L’Impero rappresenta un’ideale e ogni ideale come ogni vita, segue il proprio ciclo naturale, composto da quattro fasi:
 
1. la nascita della teoria ideale
2. il consolidamento delle idee
3. la diffusione tramite la conquista
4. il successo e la caduta dei valori

Le fasi dal punto 1 al punto 3 rappresentano la costruzione attraverso l’ideale che prende forma con l’aiuto di un gruppo affiatato di individui, mentre il punto 4, rappresenta la fase più delicata e fragile, perché il successo è moda e la moda è contaminata da elementi esterni dall’ideale stesso, che portano critiche e discordia, provocando una progressiva perdita dei valori primari e quindi l’inevitabile caduta nell’esuberante manifestazione del carattere umano.
 
I privilegi provocano odio e l’odio chiama vendetta, oggi è uno scontro singolare, dopo uno scontro di gruppo, domani esercito contro esercito, tutti coinvolti in una guerra totale senza conoscerne il motivo reale; la violenza è una soluzione mediocre non conforme alla vita stessa; la via di verità e di giustizia deve sempre seguire altri percorsi più ottimali.
 
Dio ci ha donato il tempo per crescere dentro e fuori; Dio ci ha donato il cuore per amare; Dio ci ha donato il pensiero per trovare la retta via di verità.
 
Il più antico testo epico-filosofico della storia è la bibbia, che trasmette chiaramente l’ideale del pensiero razionale caratteristico dell’antico popolo ebraico, definendo il rapporto conflittuale tra l’anima (uomo vivente) e il creatore del tutto (Dio), ricordando la geniale frase : la verità rende liberi che rappresenta la più profonda sintesi di una vera vita vissuta in modo maturo e sapiente, scartando le limitanti idolatrie e le false dottrine mirate a confondere l’umanità per condurla all’impoverimento razionale e quindi promettere falsi miracoli di salvezza dell’anima, attraverso l’adorazione di divinità materiali controllate dai grandi sistemi religiosi corrotti dalle politiche economiche, che imprigionano la vita dell’uomo in un labirinto vizioso e speculativo per pochi eletti.

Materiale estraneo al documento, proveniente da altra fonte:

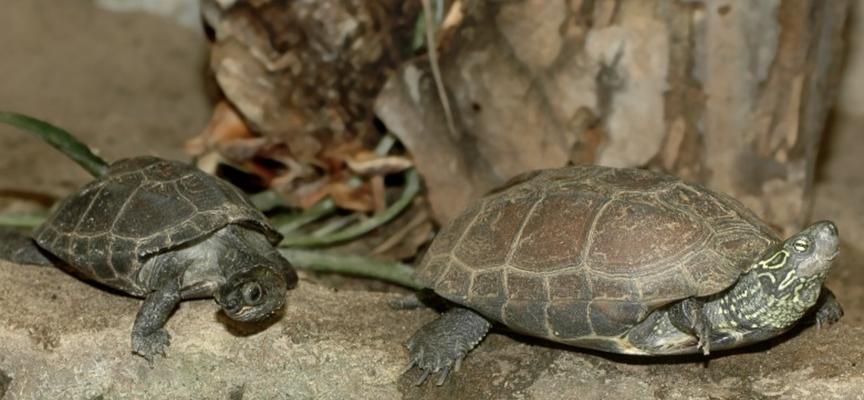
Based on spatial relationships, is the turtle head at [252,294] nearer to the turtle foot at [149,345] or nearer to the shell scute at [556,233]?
the turtle foot at [149,345]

Un vero Dio non si può limitare ad un pezzo di pietra o di legno o di metallo, semplici elementi materiali soggetti alla mano dell’uomo, Dio non può quindi prendere forma da una creazione dell’uomo perché in verità Dio è superiore in intelletto e qualità, e ha creato l’uomo a propria somiglianza e non il contrario.
 
Essere liberi significa anche solitudine e silenzio, isolandosi dalle chiassose invidie che fanno solo male, perché la vita è bella ma difficile è viverla serenamente.